Each day I try to walk at least three miles. It usually takes me about an hour, sometimes a little more, and it's a surefire way of guaranteeing that I will be in, if not a cheerful mood, at least a civil mood when Husband comes home. Walking also allows Baby an opportunity to sleep, since he doesn't do it that often during the day, unless he's curled up against me with on demand access to the boob, or in the stroller or car. I love being outside, and the route I take is challenging but manageable. I'm generally happier if I can go for a walk.

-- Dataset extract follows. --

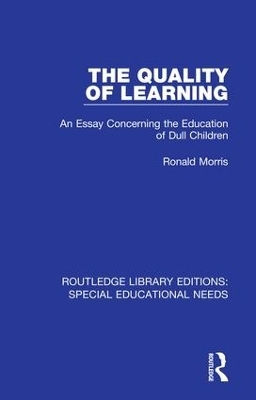 The Quality of Learning - Ronald Morris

Until today, I hadn't been able to go for a walk since Thursday. We spent Friday running around for hours and hours doing chores. By the time we got home, I had to feed Baby and shower so we could go out for Husband's birthday. I spent Saturday at the Leesburg Outlets with some friends from college. So I did spend some time walking, but it wasn't the briskly paced three+ miles I've come to rely on. Rain thwarted my walking attempts yesterday. Miserable, cold, heavy, March-like rain. Husband and I planned on going on a four mile hike-a hike we were supposed to do a week ago-but we woke up to an unhappy baby and buckets of rain.

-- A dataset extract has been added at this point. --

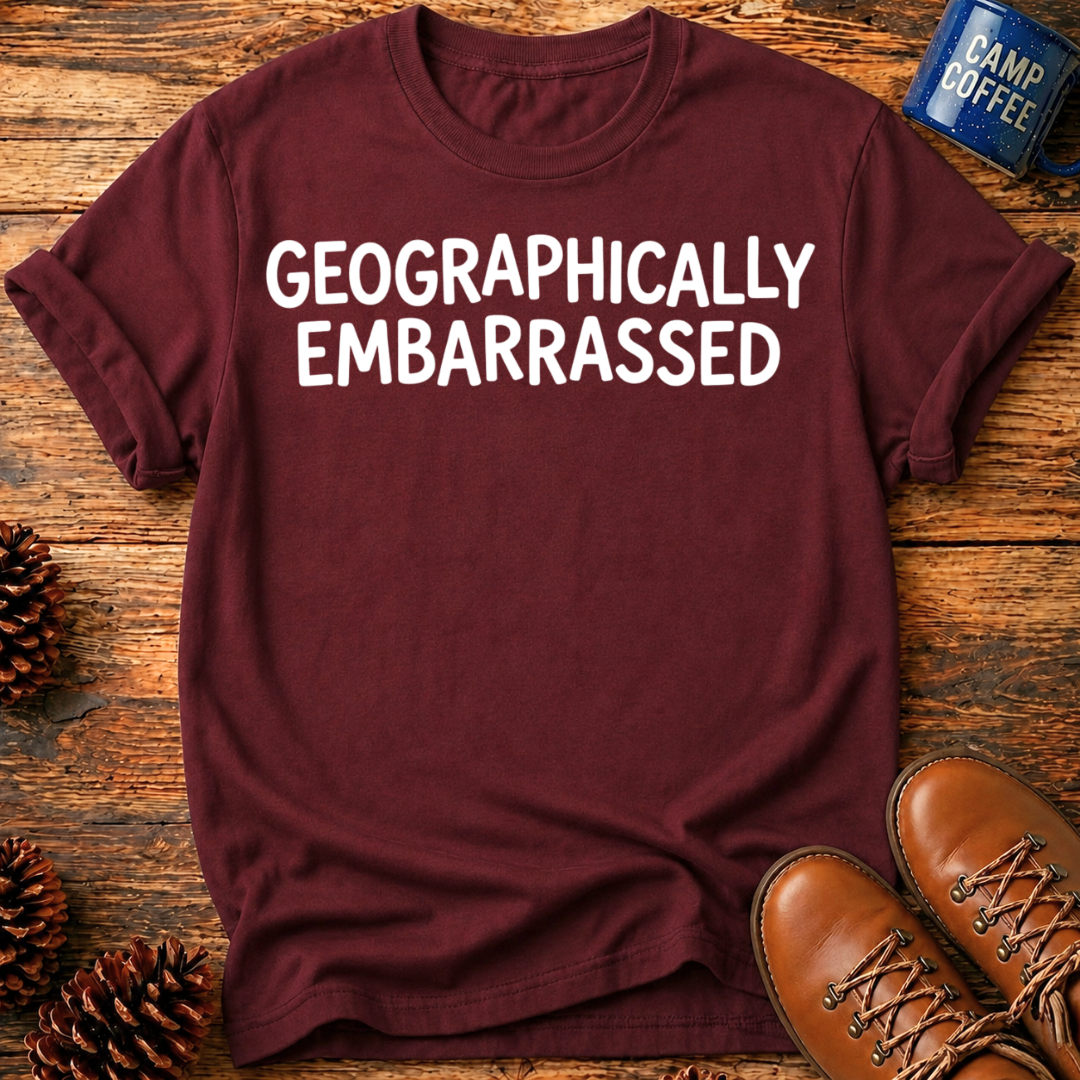 Geographically Embarrassed T-Shirt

I was really excited about being able to go for a walk today. I checked weather.com and received a good report. Temperatures in the 70s and 80s, not getting hotter than 84. Great. I even decided to go in the morning because Baby wouldn't go to sleep, and I wasn't going to spend my day with a baby who refuses sleep. I got my shorts on. I found some clean socks. I put my shoes on and got the bag ready. Then I remembered my ipod. Music is essential for me when I exercise. I will pretty much shut down if I don't have music. I've made it to the gym several times, only to realize I'd left my ipod at home, given a ten minute half-assed attempt on the treadmill or elliptical, given up, and gone home. Today I searched for twenty minutes and still didn't find my ipod. Baby's cries got increasingly louder, and even though I tried to explain the situation, he wouldn't have any of it. I gave up and fed him. It was a giving up and feeding him kind of day.

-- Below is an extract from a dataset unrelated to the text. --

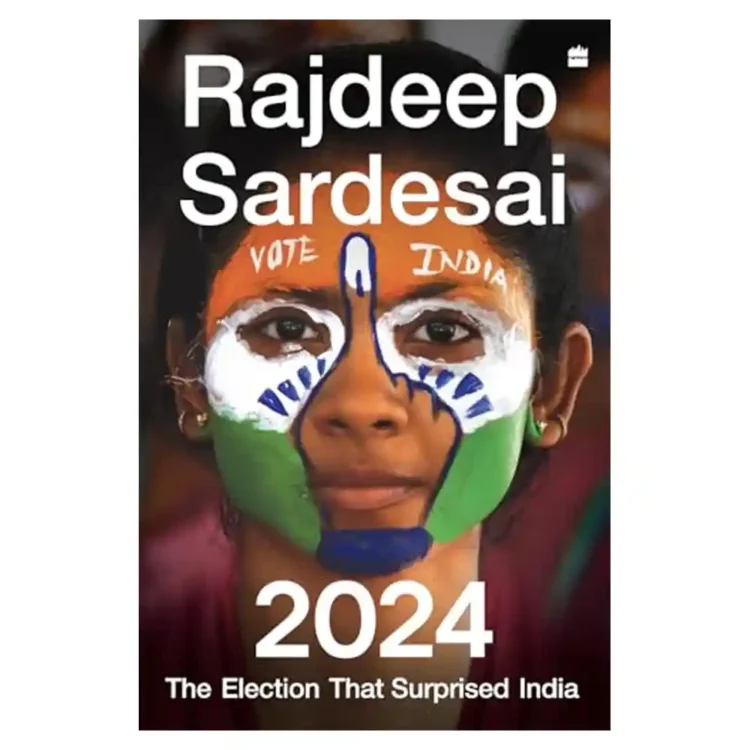 2024 The Election That Surprised India by Rajdeep Sardesai hardcover HarperCollins India ISBN 9789362135292 politics book Sri Lanka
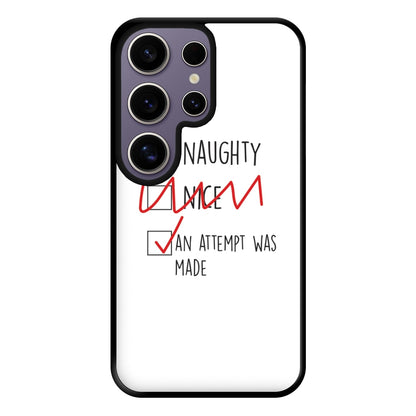 An Attempt Was Made - Naughty Or Nice  Phone Case for Galaxy S25 Ultra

When Husband got home he encouraged me to go on my walk. Getting me and Baby out of the house allowed him to get some packing done, and I really needed to exercise in order to pull myself out of my four day funk. Husband told me where I could find my ipod, I got ready and headed out. Things went wrong almost immediately. When I parked and started walking, I almost immediately noticed a big, scary dog. I've been afraid of dogs all my life. When I say afraid, I mean completely frozen in terror afraid. When I come across a dog that looks like this,
I see this. So the black lab lounging lazily under a tree caused me to quickly turn the stroller around and cross to the other side of the street. It didn't matter much that there was no crosswalk. While I'm pretty sure my protective mothering instinct will cause me to jump in between the stroller and an out of control SUV, I'm sad to say that I'm not sure it's powerful enough to cause me to jump between my baby and a big scary dog.
Crossing the street was dumb, though, because the sidewalk ended almost immediately, so I had to cross back. I got annoyed. Then I got a couple of phone calls and discovered that I could not, in fact, push a stroller and talk on the phone. I'm just not that talented. After that, I managed to have a Gatorade erupt all over me and the stroller. Red Gatorade filled the cupholder to the point where I had to dig through what was once my hip schoolbag and has now become my matronly diaper bag to find a onesie so I could mop up the Gatorade. Gatorade is sticky. I spent the rest of the walk with my sticky hands touching my sticky stroller and being generally cranky. Then my stomach started to feel funny. Not nauseous or crampy, just funny. I couldn't place the sensation for awhile, and then, as I passed a row of restaurants and didn't have the urge to enter any of them, I realized I was full. Overstuffed. I think the Gatorade filled me up. The Gatorade that didn't end up in the cupholder or all over me, that is. So I felt like ass for the rest of the walk. I trudged along, stopping to rest every 50 feet or so. On a three mile walk, that adds up to a lot of stopping to rest. It sucked. And although the endorphins kicked in, they didn't bring the happy thoughts with them. I spent the entire time listening to my ipod and thinking, at best, neutral thoughts. Most of my thoughts weren't neutral, though. They were anxious and sad and insecure. I wondered what the point of exercising was if the happy thoughts weren't going to come.
After almost 90 minutes of walking, I ended up back at my car, hot, sweaty, sticky, and crankier than I was before I exercised.